Page:Bonaparte - Un mois en Afrique, 1850.djvu/39

La bibliothèque libre.
Cette page n’a pas encore été corrigée

vers le sud, le pays, d’abord ondulé et encore couvert de quelque végétation, se montre tout à coup abrupte, stérile et montagneux. On arrive ensuite à un défilé rocailleux qui aboutit au passage d’El-Kantara, où une petite rivière torrentielle s’ouvre une étroite issue entre deux hautes montagnes d’une pierre rougeâtre, sombres, dépouillées et taillées à pic. C’est sur ce cours d’eau, au lit profondément encaissé, qu’est jeté un pont de construction romaine, dont la solidité a bravé le temps et les crues, et donné un nom à la localité, car El-Kantara en arabe veut dire le pont. A la sortie de ce passage, le regard, fatigué de s’arrêter sur les roches décharnées qui l’enserrent, est frappé d’un spectacle magique ; un vaste horizon apparaît sans transition, et au débouché même du défilé, une verte oasis de palmiers offre ses ombrages et ses fruits, tandis qu’au delà, comme en deçà, le sol est infertile et escarpé.

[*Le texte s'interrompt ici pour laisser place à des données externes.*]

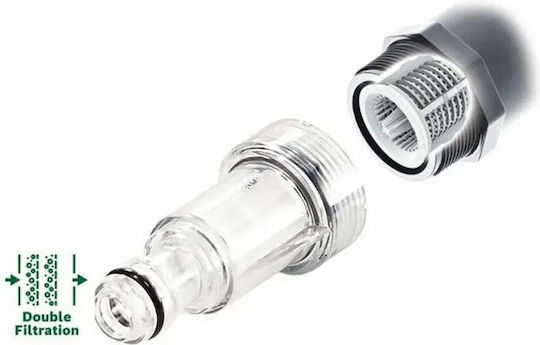 Bosch Universal Aquatak 125 Mașină de spălat cu presiune Electricitate 1500W cu Presiune 125bar și Pompa metalică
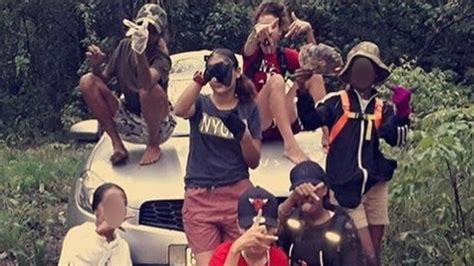 Cairns Crime Youth Gangs Compete On Instagram The Cairns Post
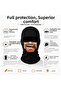 Unisex Bearded Cigar Printed Balaclava 1 Piece One Size Viscose In-Helmet Outdoor Mask - 3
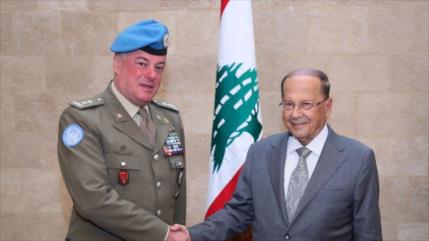 ONU critica ‘enérgicamente’ violación de cielo libanés por Israel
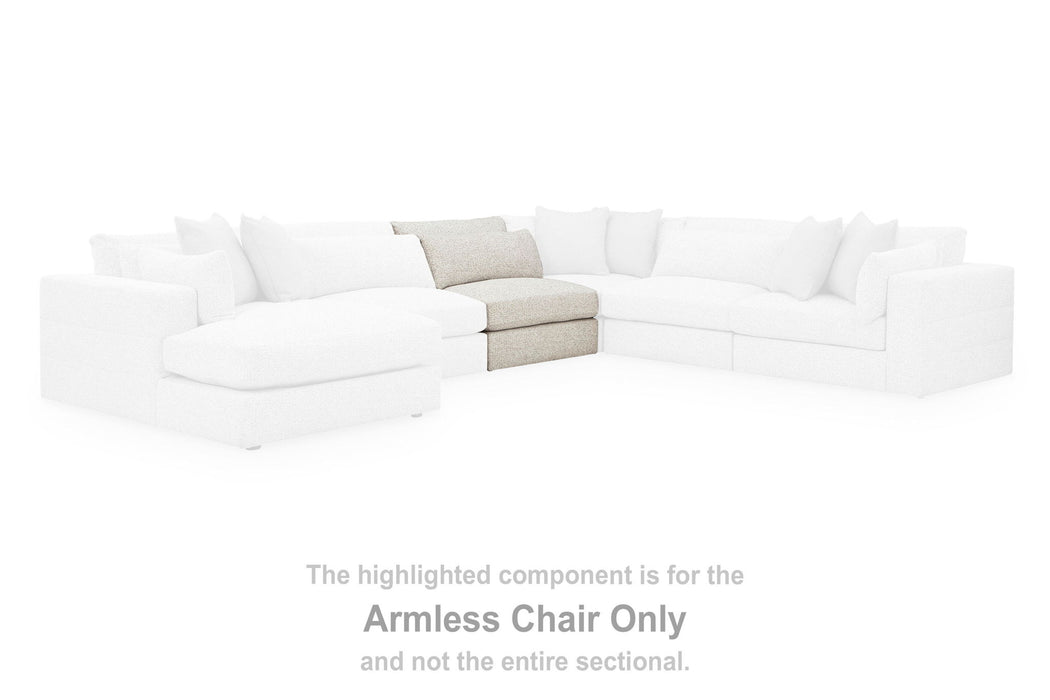 Ashbourne Estate - Armless Chair - Snowstone Signature Design by Ashley®
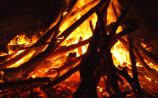 Bonfire warning .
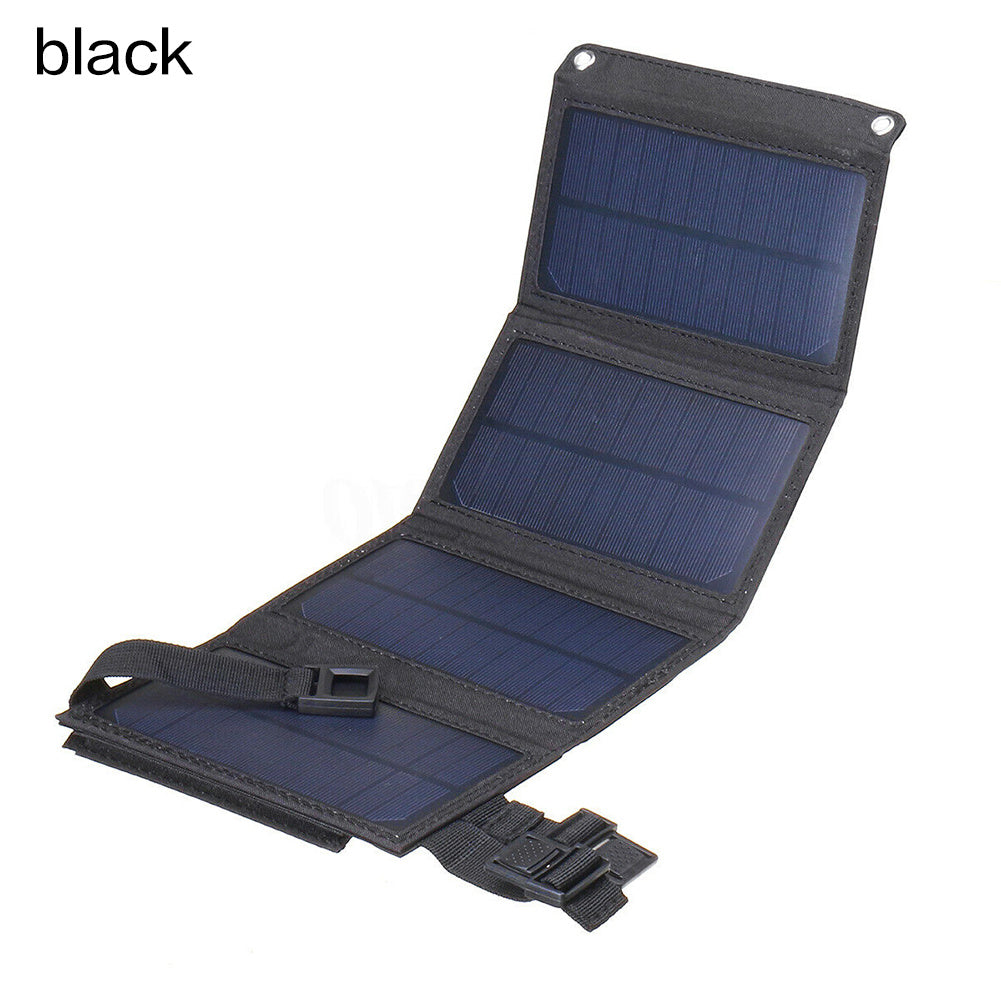 Solar folding bag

Ici, je dus remarquer que, malgré leur bravoure et leur fanatisme, les Arabes ne savent pas toujours profiter des avantages du terrain. Il est certain que, dans tout autre pays de montagnes, en Corse, en Grèce, en Catalogne ou dans le Tyrol, une poignée de tireurs eût suffi pour disputer le passage même à des forces considérables, et sans convoi, dans une gorge aussi bien disposée pour la guerre de chicane.

M. le capitaine Vivensang, qui était venu à notre rencontre, nous conduisit où campaient ses chasseurs. Les deux détachements réunis, nous disposions d’une soixantaine de sabres, qui, en rase campagne, valaient au moins, comme on sait, et comme on verra par la suite, un nombre décuple d’Arabes.